WORK INSTRUCTIONS: Repeat the blog post about the river trip and Durrell word for word, starting with "The time on" and going on through "novel called Moeurs.".

# start of PASSAGE SHOWN

On Thursday the 8th August we left Bathurst in a convoy of sorts with my brother-in-law Kevin and his good wife Sandy for a long weekend’s camping at Yellowsands on the Kwelera River a few kms north of East London. Kevin and Sandy had recently acquired a new Sherpa caravan which they wanted to put to the test, and we simply put clean bedding in the rooftop - and off we went. We chose to stay down on the river rather than up on the crowded terraces, and what an absolute pleasure it was. Very basic (the way we like it), but very clean, with great walks, the opportunity to learn to do a bit of basic fishing, and some great photo opportunities. The four day jaunt meant missing the Bathurst Country Affair which is an annual village highlight that pulls in people from all over to participate in a wide range of real country events while enjoying all the venues that the village has to offer in terms of food, drink and general merriment. I believe that this year it was an absolute blast.
The time on the river away from the non-stop pressure of trying to finish the house and get on with the contracts in hand ………….. our first break in 18 months ………… gave me the opportunity to reflect for a little while on the name of this blog, “Spirit of Place”, and the influences that originally brought me to define what I read, the places I visited and the people that I met in terms of the essential landscape values that this phrase evokes.
This reflection lead me back (as always), to Justine , whom Durrell’s narrator, Darley, loves and has a passionate affair with. Justine was largely the success that it was because of the novel-within-the novel called Moeurs.
Moeurs ("Mores") is another parallel and fictional novel by a former husband of Justines, which the narrator reads obsessively in his search for clues about Justine's past life. In doing so, he learns of her propensity for many lovers, her complex sexuality, and her perpetual angst. He also discovers a diary that is kept by Justine, and quotes long passages from it in telling her story. Conveniently, all the other main characters have read Mouers, too and as a device it allows Durrell to offer Justine’s early life as a discussion among the other characters. It also allows him add to her legend and her mystery, because we learn that this Arnauti never figured Justine out either. Here I could go on forever about the complexities of the Quartet, Justine, Balthazar, Mountolive and Clea …………… suffice to say for the moment that Justine changed me forever.
Durrell quotes, “I dream of a book powerful enough to contain the elements of her—but it is not the sort of book to which we are accustomed these days. . . . I would set my own book free to dream.” (Durrell’s italics.) and with this phrase he hooked me ….. then - and now …………… he had me with that phrase, “I dream of a book.” I did. I still do. Here I should perhaps mention as an aside (if you are doubtful of Durrell’s credentials and contributions to English literature), that while the notes and thoughts about the novel Justine may have taken a few years to gel in his mind, he actually wrote the novel in five weeks, and his editor, one T.S.Eliot, chose not to change one single thing in the original manuscript prior to publication.
But I digress. At much the same time I was reading Justine and the rest of the Alexandria Quartet, I was also reading Jorge Luis Borges, an Argentinian short-story writer, essayist, poet and translator. His best known books are probably Fictions and The Aleph. Published in the 1940s, they are compilations of short stories interconnected by common themes, including dreams, labyrinths, philosophy, libraries, mirrors, fictional writers, and mythology. His works have been considered by some critics to mark the beginning of the magic realist movement in 20th century. The nature of his stories sparked something in me which would take up a great deal of my “thinking” time …………. I would play a ‘Borges’ trick on Durrell.

# end of PASSAGE SHOWN
# start of PROVIDED DATA

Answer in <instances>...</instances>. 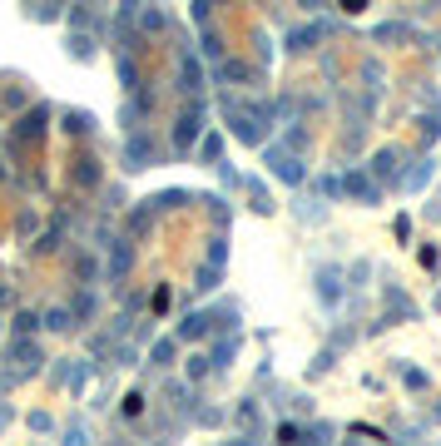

# end of PROVIDED DATA

COMPLETED EXERCISE:
The time on the river away from the non-stop pressure of trying to finish the house and get on with the contracts in hand ………….. our first break in 18 months ………… gave me the opportunity to reflect for a little while on the name of this blog, “Spirit of Place”, and the influences that originally brought me to define what I read, the places I visited and the people that I met in terms of the essential landscape values that this phrase evokes.
This reflection lead me back (as always), to Justine , whom Durrell’s narrator, Darley, loves and has a passionate affair with. Justine was largely the success that it was because of the novel-within-the novel called Moeurs.